Farm life was certainly not foreign to Winnette, who grew up on a homestead in Eastern Colorado. At the age of 15, she began volunteering as a 4-H leader. Bud's family owned a grocery store in Indiana, but he had always loved everything about farm life, from growing crops to working on equipment.

Eventually, his love for agriculture led him to a position with the USDA Agricultural Research Service in Fort Collins. Bud worked as a research technician in irrigation and water management for 23 years, and invented several types of water-release valves for automated irrigation systems. He retired in 1990, well past retirement age, but says his job wasn't really work to him because he was fortunate to have been able to do what he truly loved.

Winnette also enjoyed a passionate career in the field of education. After their youngest daughter, Maggie, went to kindergarten, Winnette enrolled at Colorado State University as an English major.

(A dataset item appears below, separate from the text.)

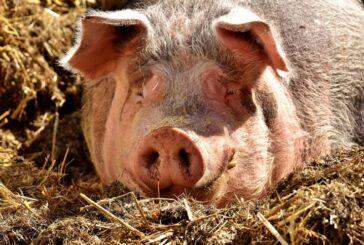 Samo će u Španiji i Rumuniji rasti proizvodnja svinja, kod ostalih priličan pad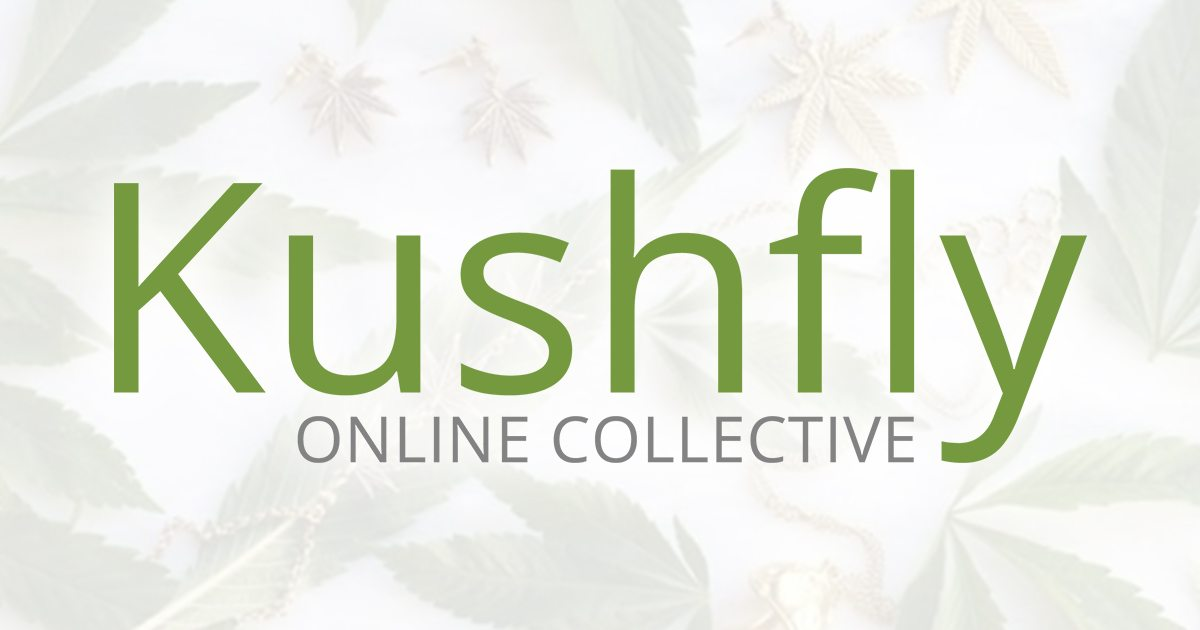 Image result for kushfly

After receiving her degree, she taught at Lesher Junior High School and continued her education by earning her Master of Education. She went on to work for the Poudre School District as its language arts coordinator for 10 years, then taught remedial reading at Fort Collins High School for two years.

She may have officially retired in 1987, but Winnette continued teaching at the Education & Life Training Center, where she had been a volunteer teacher when it began as the Volunteers Clearing House 20 years earlier. She has been actively involved in many organizations, including the Poudre Education Association, the Colorado Education Association, the National Education Association, the National Association for Curriculum Development, Phi Delta Kappa, Delta Kappa Gamma, P.E.O. and, on a lighter note, is the Queen of the Les Rouges Chapeaux, a local chapter of the Red Hat Society. Winnette is also writing books, including a summary of phonics - something in which she strongly believes! She is also collaborating on another book about learning to read with dyslexia.

Even though they are retired, Bud and Winnette are able to carry on their lifelong passions through their planned gifts to Colorado State University, both in the form of endowed scholarship funds. Bud's gift will benefit soil and crop sciences in the College of Agricultural Sciences, and Winnette's gift will benefit the College of Applied Human Sciences and its teacher licensure programs.

They have also established the Susan E. Payne Memorial Scholarship Fund in memory of their daughter, who graduated from Colorado State University's Warner College of Natural Resources. Winnette says Susie was the ultimate example of "persistence pays off." She worked full time and was a nontraditional student for 12 years before earning her degree. Susie died in a kayaking accident in Alaska just two years after graduating, but the Paynes find comfort in the fact that her scholarship funds will enable others to realize their dreams of obtaining college educations as nontraditional students.